FHSD is largely studied in precursor muscle cells called myoblasts. Fully differentiated muscle cells do not replicate and thus cannot be used for many experiments. Primary myoblasts also present challenges because they can only replicate in culture for a few weeks. For experiments that require longer periods of growth researchers can use rhabdomyosarcoma cells, cancer cells with similarities to myoblasts. Shadle and colleagues used the DUX4i system to generate a clonal DUX4 inducible rhabdomyosarcoma cell line. Similar to DUX4 expression in primary myoblasts, 48 hours after DUX4 induction 95% of these cells had died. The Fred Hutch Genomics Core helped to establish a high throughput screen to identify genes necessary for DUX4 toxicity.
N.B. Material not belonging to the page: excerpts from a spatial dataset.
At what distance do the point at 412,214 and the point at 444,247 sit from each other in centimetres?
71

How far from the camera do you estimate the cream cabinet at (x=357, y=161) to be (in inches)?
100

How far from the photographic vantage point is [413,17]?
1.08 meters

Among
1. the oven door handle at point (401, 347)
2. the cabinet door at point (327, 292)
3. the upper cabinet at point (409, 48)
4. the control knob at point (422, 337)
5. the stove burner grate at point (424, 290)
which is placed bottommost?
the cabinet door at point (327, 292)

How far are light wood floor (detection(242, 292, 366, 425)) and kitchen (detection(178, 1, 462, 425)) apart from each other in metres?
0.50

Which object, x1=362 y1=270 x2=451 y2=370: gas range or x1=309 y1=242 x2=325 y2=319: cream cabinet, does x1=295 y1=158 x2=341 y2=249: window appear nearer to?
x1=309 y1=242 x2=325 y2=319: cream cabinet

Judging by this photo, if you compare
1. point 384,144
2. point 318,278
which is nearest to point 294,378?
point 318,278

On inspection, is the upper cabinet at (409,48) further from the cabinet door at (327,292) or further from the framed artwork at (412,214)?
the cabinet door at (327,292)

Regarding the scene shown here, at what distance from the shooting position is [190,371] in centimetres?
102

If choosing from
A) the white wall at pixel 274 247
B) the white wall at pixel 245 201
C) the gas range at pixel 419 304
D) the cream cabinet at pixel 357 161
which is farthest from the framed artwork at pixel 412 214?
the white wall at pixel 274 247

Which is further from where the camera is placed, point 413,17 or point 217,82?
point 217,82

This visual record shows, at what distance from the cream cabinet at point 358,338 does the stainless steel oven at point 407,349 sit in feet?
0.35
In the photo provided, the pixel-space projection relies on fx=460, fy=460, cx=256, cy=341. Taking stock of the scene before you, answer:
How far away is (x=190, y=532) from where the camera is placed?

For the screen, DUX4-expressing cells were transfected with siRNAs targeting 6,961 genes within the ‘druggable’ human genome – each gene being targeted by a pool of 4 siRNA. From this large group of genes 69 siRNA pools were found to significantly improve survival after DUX4 expression. A subset of these were reproduced both using pools and the individual siRNA. The technically validated hits were then screened for their ability to inhibit doxycycline-dependent gene expression, this allowed researchers to eliminate targets that increased survival by turning off DUX4 expression rather than silencing a pathway downstream of DUX4.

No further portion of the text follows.